Signed-off-by: Nathan Lynch <nathan_lynch@mentor.com>
Acked-by: Will Deacon <will.deacon@arm.com>
Cc: <stable@vger.kernel.org>
Signed-off-by: Russell King <rmk+kernel@arm.linux.org.uk>

4 files changed, 66 insertions, 17 deletions

diff --git a/arch/arm/include/asm/tls.h b/arch/arm/include/asm/tls.h
index 83259b873333..36172adda9d0 100644
--- a/arch/arm/include/asm/tls.h
+++ b/arch/arm/include/asm/tls.h
@@ -1,6 +1,9 @@
 #ifndef __ASMARM_TLS_H
 #define __ASMARM_TLS_H
 
+#include <linux/compiler.h>
+#include <asm/thread_info.h>
+
 #ifdef __ASSEMBLY__
 #include <asm/asm-offsets.h>
         .macro switch_tls_none, base, tp, tpuser, tmp1, tmp2
@@ -50,6 +53,47 @@
 #endif
 
 #ifndef __ASSEMBLY__
+
+static inline void set_tls(unsigned long val)
+{
+        struct thread_info *thread;
+
+        thread = current_thread_info();
+
+        thread->tp_value[0] = val;
+
+        /*
+         * This code runs with preemption enabled and therefore must
+         * be reentrant with respect to switch_tls.
+         *
+         * We need to ensure ordering between the shadow state and the
+         * hardware state, so that we don't corrupt the hardware state
+         * with a stale shadow state during context switch.
+         *
+         * If we're preempted here, switch_tls will load TPIDRURO from
+         * thread_info upon resuming execution and the following mcr
+         * is merely redundant.
+         */
+        barrier();
+
+        if (!tls_emu) {
+                if (has_tls_reg) {
+                        asm("mcr p15, 0, %0, c13, c0, 3"

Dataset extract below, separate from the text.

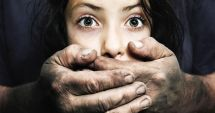ȘOCANT! Un tată este acuzat că şi-a abuzat fiicele de 800 de ori în 6 ani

+                            : : "r" (val));
+                } else {
+                        /*
+                         * User space must never try to access this
+                         * directly.  Expect your app to break
+                         * eventually if you do so.  The user helper
+                         * at 0xffff0fe0 must be used instead.  (see
+                         * entry-armv.S for details)
+                         */
+                        *((unsigned int *)0xffff0ff0) = val;
+                }
+
+        }
+}
+
 static inline unsigned long get_tpuser(void)
 {
         unsigned long reg = 0;
@@ -59,5 +103,23 @@ static inline unsigned long get_tpuser(void)
 
         return reg;
 }
+
+static inline void set_tpuser(unsigned long val)
+{
+        /* Since TPIDRURW is fully context-switched (unlike TPIDRURO),
+         * we need not update thread_info.
+         */
+        if (has_tls_reg && !tls_emu) {
+                asm("mcr p15, 0, %0, c13, c0, 2"
+                    : : "r" (val));
+        }
+}
+
+static inline void flush_tls(void)
+{
+        set_tls(0);
+        set_tpuser(0);
+}
+
 #endif
 #endif  /* __ASMARM_TLS_H */
diff --git a/arch/arm/kernel/process.c b/arch/arm/kernel/process.c
index 81ef686a91ca..a35f6ebbd2c2 100644
--- a/arch/arm/kernel/process.c
+++ b/arch/arm/kernel/process.c
@@ -334,6 +334,8 @@ void flush_thread(void)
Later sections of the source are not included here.